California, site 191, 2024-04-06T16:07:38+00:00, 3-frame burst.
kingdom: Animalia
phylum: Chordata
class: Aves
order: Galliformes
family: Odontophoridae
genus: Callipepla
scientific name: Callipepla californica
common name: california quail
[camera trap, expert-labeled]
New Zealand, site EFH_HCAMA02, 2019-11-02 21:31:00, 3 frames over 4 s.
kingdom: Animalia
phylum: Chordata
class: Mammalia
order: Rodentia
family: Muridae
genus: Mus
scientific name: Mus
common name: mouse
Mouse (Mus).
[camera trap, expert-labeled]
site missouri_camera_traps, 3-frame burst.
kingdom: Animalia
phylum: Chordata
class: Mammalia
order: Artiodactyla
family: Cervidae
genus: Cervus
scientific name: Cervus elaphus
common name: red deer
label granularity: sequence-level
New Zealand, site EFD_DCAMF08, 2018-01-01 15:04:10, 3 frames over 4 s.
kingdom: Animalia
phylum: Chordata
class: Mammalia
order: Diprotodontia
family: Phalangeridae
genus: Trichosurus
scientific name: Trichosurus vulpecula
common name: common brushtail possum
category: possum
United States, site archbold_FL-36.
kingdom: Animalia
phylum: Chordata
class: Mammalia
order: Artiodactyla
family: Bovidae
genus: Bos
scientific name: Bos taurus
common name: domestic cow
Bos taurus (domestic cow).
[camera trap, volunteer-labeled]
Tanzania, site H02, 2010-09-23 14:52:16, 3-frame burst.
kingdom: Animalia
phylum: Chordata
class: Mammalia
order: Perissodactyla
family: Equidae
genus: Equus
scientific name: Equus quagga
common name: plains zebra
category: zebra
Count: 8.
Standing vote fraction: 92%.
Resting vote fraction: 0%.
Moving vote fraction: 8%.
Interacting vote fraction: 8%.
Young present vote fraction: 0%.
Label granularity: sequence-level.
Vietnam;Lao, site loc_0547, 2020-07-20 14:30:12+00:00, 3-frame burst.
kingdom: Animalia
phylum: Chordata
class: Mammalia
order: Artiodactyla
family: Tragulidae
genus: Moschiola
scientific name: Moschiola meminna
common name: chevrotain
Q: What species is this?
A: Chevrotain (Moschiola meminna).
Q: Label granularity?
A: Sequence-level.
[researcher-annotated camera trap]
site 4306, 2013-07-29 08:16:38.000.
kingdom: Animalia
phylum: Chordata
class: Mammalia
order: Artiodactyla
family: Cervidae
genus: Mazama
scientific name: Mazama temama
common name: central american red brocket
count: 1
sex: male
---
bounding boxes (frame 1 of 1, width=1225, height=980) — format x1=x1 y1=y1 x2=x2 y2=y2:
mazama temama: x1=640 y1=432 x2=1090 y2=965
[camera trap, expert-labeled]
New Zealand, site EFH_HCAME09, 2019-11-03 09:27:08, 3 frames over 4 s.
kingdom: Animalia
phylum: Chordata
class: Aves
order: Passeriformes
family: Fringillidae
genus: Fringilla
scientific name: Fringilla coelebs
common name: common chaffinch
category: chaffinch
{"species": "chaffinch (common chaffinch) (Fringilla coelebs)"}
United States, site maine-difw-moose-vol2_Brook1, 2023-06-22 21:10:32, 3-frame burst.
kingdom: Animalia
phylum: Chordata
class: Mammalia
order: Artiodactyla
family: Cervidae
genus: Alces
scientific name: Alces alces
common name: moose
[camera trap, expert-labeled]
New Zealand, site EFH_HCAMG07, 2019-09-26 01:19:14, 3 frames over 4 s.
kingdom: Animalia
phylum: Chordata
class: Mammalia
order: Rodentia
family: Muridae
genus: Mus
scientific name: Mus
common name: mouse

######

Exercise prompt
Could you count the lines of the listing above that hold the word "genus" and give only the total?

Solution
11